:: WHAT THIS EXERCISE ASKS ::
a) In the piece on leaving teaching, give everything from "What are the" down to "the Mozilla Foundation." again, swapping "middle school" for "high school".
b) Supply the next part of the piece on leaving teaching, picking up after its final sentence.

What I've learned since leaving the classroom

What are the resources and values I wish I could ship backwards in time to myself?

An infographic explaining tiem-travel.

Image credit Tom B


When I left the classroom (in the parlance of our times) after 14 years of teaching middle school humanities and technology classes, I left content. I knew I had changed for the better as a teacher and person over the arc of my career. Despite all the instincts, habits, and mistakes of privilege I never shook, I got better. More kids successfully engaged with more of the work we shared at the end of my tenure than at the beginning. I left at the top of the game I’d been playing against myself since the start of my career.
Nevertheless, there are days I wish I could go back in time and teach myself some of what I’ve learned in my first few weeks as a curriculum developer at the Mozilla Foundation.

GitHub

Iterating is habit forming and we should provide teachers and students with the project-management methods they need to experience learning as an on-going, connected experience, rather than as a choppy, episodic one.

Project Management

We should help learners position their work safely in places where constructive feedback and social media tropes such as “like,” “love,” and stickers combine intentionally and structurally to encourage iteration.

Self-Direction

Norms and expectations set up around, “Tell me what you learned,” are so much more relevant, motivational, and powerful than norms and expectations set up around, “I’m going to tell you what to do.”

:: DATA SHOWN ::
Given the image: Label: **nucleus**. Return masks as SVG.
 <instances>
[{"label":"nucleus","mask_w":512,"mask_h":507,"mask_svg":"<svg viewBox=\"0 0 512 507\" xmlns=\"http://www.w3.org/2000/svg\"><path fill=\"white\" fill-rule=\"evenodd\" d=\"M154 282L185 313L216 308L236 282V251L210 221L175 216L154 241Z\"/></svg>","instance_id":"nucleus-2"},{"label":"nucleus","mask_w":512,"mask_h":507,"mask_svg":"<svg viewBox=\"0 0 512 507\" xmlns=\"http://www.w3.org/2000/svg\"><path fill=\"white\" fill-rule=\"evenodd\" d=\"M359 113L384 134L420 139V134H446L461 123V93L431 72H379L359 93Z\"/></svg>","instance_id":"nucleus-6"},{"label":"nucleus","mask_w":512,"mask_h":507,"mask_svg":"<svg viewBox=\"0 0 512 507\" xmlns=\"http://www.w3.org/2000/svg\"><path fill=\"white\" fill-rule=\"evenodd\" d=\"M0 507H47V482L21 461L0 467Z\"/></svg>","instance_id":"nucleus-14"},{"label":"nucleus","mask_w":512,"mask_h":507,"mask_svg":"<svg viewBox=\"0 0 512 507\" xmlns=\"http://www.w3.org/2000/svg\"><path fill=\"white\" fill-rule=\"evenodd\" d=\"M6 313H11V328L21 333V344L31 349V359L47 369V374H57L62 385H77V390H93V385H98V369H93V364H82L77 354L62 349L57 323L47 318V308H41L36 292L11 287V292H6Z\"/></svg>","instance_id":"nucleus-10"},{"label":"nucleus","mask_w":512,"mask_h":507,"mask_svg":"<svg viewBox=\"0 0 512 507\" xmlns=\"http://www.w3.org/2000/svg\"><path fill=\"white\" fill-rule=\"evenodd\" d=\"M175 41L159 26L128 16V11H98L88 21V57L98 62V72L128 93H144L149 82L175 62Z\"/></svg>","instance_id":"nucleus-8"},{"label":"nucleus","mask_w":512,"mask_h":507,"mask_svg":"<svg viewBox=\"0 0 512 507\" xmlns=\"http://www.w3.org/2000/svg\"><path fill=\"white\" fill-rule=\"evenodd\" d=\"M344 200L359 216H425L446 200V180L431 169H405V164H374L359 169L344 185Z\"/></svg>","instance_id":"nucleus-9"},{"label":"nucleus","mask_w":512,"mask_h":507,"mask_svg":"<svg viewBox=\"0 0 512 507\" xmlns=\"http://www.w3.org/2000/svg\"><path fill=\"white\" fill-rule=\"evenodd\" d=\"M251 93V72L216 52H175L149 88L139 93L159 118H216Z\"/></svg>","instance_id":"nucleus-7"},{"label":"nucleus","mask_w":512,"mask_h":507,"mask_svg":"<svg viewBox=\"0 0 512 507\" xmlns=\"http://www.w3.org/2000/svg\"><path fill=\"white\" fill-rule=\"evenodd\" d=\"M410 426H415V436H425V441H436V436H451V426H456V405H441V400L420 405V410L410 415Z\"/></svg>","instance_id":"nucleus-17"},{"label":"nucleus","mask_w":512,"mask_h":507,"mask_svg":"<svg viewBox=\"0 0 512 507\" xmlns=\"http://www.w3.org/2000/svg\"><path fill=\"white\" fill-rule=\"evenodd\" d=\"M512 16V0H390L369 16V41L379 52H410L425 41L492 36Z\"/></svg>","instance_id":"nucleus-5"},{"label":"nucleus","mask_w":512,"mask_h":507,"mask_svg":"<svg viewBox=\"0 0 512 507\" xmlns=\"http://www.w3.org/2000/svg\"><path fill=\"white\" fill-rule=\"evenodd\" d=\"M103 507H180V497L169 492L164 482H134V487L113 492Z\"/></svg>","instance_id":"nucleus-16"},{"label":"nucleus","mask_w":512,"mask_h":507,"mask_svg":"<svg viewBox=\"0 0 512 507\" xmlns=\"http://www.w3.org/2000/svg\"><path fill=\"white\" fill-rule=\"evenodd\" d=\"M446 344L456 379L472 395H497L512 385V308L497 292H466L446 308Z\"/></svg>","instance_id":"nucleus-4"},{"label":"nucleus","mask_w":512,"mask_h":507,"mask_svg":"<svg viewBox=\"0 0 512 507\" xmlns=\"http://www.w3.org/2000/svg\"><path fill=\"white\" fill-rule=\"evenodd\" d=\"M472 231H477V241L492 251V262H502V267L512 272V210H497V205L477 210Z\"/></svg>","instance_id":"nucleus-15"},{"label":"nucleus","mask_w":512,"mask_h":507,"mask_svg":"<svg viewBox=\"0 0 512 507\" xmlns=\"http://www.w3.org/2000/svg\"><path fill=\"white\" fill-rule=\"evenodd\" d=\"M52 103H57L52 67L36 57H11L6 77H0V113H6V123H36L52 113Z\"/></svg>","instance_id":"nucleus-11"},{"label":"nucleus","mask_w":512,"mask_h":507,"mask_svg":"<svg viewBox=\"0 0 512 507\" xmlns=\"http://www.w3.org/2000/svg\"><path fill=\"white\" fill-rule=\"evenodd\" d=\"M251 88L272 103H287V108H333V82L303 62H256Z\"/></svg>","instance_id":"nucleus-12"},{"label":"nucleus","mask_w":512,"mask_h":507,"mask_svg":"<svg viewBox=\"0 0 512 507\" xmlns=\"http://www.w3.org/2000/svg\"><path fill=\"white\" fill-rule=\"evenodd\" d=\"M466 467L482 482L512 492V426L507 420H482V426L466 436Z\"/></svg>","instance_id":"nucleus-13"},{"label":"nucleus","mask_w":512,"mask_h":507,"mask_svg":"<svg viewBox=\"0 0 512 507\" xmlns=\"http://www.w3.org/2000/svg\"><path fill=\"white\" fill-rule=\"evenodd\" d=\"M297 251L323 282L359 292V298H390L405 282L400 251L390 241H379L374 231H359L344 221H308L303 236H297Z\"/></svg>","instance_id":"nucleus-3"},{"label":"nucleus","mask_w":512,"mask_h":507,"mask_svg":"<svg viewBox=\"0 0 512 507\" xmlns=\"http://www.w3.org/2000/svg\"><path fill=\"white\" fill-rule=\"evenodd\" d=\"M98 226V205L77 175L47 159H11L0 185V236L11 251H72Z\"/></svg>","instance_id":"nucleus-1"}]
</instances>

:: RESULTS IN ORDER ::
a)
What are the resources and values I wish I could ship backwards in time to myself?

An infographic explaining tiem-travel.

Image credit Tom B


When I left the classroom (in the parlance of our times) after 14 years of teaching high school humanities and technology classes, I left content. I knew I had changed for the better as a teacher and person over the arc of my career. Despite all the instincts, habits, and mistakes of privilege I never shook, I got better. More kids successfully engaged with more of the work we shared at the end of my tenure than at the beginning. I left at the top of the game I’d been playing against myself since the start of my career.
Nevertheless, there are days I wish I could go back in time and teach myself some of what I’ve learned in my first few weeks as a curriculum developer at the Mozilla Foundation.

b)
Reporting

Learners, instead of teachers, should report their learning; teachers should facilitate self-assessment and extend kids the trust to make mistakes on the way to evaluating their learning honestly.

Working in the Open

It’s no good to have a stance on teaching and learning if no one can see it in your work. We learn best in community. Copy and search are vital life and workplace skills that lead to improvisation, invention, and contact with innovative communities of practice. We shouldn’t insist otherwise at the behest of app, device, test, or textbook vendors.
In my new role, I want to work with these values at the front of my mind. I want to serve our community of leaders and educators by putting these values into practice throughout our shared work, and I want to craft curriculum that helps learners experience and enact the same values. As these new understandings have been of use to me, I want to be of use to others championing Universal Web Literacy and the Open Web.